2020-02-27 Thread rmlibre
What resources are you trying to conserve? 


If you want to try conserving time, you shouldn't have to worry about
starting too many background tasks. That's because asyncio code was
designed to be extremely time efficient at handling large numbers of
concurrent async tasks. 

For your application, it seems starting background tasks that
appropriately await execution based on their designated queue is a good
idea. This is more time efficient since it takes full advantage of async
concurrency, while also allowing you to control the order of execution.

Although, there may be other efficiency boosts to be had, for instance,
if all but the precise changes that need to be atomic are run
concurrently. 


However, if you want to conserve cpu cycles per unit time, then
staggering the processing of requests sequentially is the best option,
although, there's little need for async code if this is the case. 


Or, if you'd like to conserve memory, making the code more
generator-based is a good option. Lazy computation is quite efficient on
memory and time. Although, rewriting your codebase to run on generators
can be a lot of work, and their efficiency won't really be felt unless
your code is handling "big data" or very large requests.

(Records from a dataset)

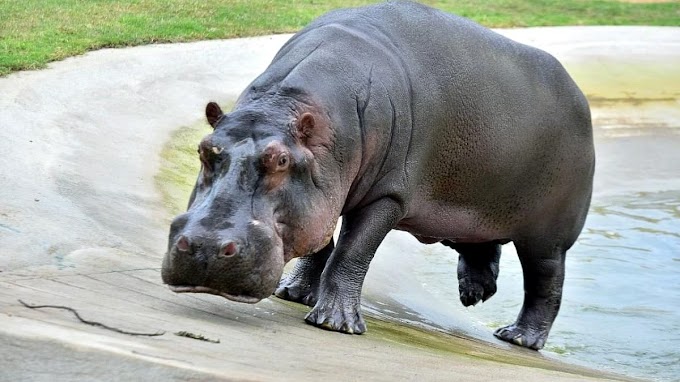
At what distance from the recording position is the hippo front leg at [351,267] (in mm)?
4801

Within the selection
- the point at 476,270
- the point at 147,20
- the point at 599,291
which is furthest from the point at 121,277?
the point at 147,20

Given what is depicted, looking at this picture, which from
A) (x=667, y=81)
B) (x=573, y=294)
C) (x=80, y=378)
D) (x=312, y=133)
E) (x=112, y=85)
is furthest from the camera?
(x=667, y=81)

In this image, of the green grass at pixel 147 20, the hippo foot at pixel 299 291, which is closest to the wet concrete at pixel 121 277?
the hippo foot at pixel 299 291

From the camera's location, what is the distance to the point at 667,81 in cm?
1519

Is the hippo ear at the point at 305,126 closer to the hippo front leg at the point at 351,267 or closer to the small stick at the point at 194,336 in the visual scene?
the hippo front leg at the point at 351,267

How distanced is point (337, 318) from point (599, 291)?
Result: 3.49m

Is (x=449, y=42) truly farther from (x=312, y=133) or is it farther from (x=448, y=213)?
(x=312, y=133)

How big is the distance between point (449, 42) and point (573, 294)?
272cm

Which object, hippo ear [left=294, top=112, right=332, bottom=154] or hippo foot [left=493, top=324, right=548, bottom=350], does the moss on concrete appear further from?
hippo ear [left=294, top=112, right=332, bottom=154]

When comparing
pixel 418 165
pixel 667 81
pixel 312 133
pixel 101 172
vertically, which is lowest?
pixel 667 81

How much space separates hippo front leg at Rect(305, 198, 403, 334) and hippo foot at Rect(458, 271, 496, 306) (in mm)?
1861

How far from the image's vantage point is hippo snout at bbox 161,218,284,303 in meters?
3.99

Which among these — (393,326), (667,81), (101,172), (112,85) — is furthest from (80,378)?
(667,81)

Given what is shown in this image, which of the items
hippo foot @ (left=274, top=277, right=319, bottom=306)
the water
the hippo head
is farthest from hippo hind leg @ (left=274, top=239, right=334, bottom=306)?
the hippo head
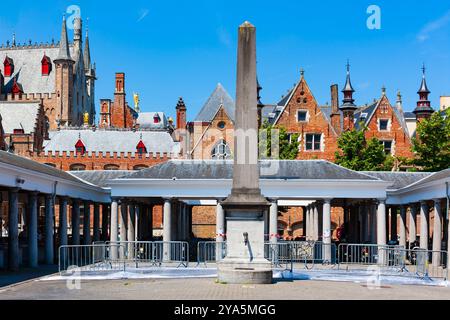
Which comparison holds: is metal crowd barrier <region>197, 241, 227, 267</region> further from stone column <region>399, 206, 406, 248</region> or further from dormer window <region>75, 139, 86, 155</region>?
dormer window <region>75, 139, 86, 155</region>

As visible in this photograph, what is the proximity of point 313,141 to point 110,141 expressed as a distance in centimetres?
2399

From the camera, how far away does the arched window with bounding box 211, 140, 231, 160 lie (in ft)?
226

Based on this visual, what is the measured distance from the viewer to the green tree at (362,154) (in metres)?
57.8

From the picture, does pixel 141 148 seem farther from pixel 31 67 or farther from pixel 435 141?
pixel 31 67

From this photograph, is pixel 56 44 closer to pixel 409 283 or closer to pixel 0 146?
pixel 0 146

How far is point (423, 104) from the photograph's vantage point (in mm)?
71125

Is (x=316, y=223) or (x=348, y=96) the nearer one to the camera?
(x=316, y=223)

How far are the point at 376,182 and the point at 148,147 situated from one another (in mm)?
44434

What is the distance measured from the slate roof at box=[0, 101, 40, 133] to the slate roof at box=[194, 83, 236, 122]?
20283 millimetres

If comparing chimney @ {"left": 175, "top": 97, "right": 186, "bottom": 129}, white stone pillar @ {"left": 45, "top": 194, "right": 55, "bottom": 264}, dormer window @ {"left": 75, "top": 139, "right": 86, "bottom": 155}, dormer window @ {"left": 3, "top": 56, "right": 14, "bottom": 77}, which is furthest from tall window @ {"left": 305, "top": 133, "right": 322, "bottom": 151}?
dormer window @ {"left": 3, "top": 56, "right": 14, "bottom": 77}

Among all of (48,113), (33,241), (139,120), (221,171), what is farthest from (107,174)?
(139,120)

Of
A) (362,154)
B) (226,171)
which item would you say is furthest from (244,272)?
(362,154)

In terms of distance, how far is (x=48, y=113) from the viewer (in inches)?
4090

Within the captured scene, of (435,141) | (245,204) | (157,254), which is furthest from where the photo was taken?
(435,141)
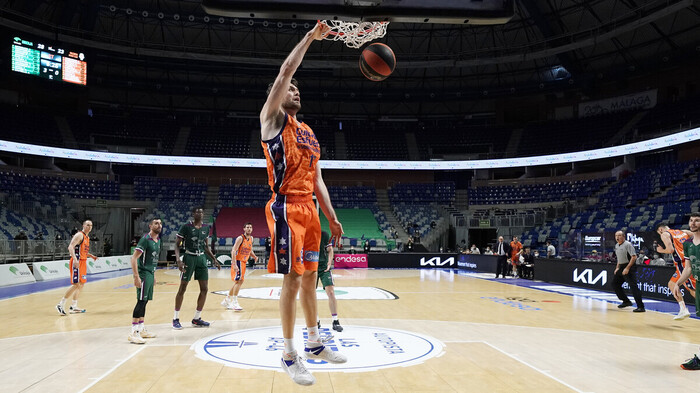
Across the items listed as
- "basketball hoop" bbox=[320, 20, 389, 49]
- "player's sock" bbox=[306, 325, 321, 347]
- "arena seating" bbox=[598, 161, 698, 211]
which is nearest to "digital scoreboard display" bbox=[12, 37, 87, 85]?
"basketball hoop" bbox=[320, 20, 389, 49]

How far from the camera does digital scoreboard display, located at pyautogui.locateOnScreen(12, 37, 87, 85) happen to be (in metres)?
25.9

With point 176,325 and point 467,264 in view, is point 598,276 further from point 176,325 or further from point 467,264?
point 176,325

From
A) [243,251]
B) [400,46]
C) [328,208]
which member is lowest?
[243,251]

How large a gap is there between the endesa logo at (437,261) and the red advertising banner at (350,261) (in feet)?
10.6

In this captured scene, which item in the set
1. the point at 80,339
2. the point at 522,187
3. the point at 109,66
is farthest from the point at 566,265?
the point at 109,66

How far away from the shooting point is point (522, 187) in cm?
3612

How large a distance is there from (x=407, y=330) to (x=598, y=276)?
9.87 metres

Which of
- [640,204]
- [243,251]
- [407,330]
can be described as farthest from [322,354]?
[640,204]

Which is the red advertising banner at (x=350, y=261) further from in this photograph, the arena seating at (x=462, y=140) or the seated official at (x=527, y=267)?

YOUR OBJECTIVE:
Print the stretch of the asyncio resource text from "2020-02-27 Thread rmlibre" through "order of execution.".

ANSWER:
2020-02-27 Thread rmlibre
What resources are you trying to conserve? 


If you want to try conserving time, you shouldn't have to worry about
starting too many background tasks. That's because asyncio code was
designed to be extremely time efficient at handling large numbers of
concurrent async tasks. 

For your application, it seems starting background tasks that
appropriately await execution based on their designated queue is a good
idea. This is more time efficient since it takes full advantage of async
concurrency, while also allowing you to control the order of execution.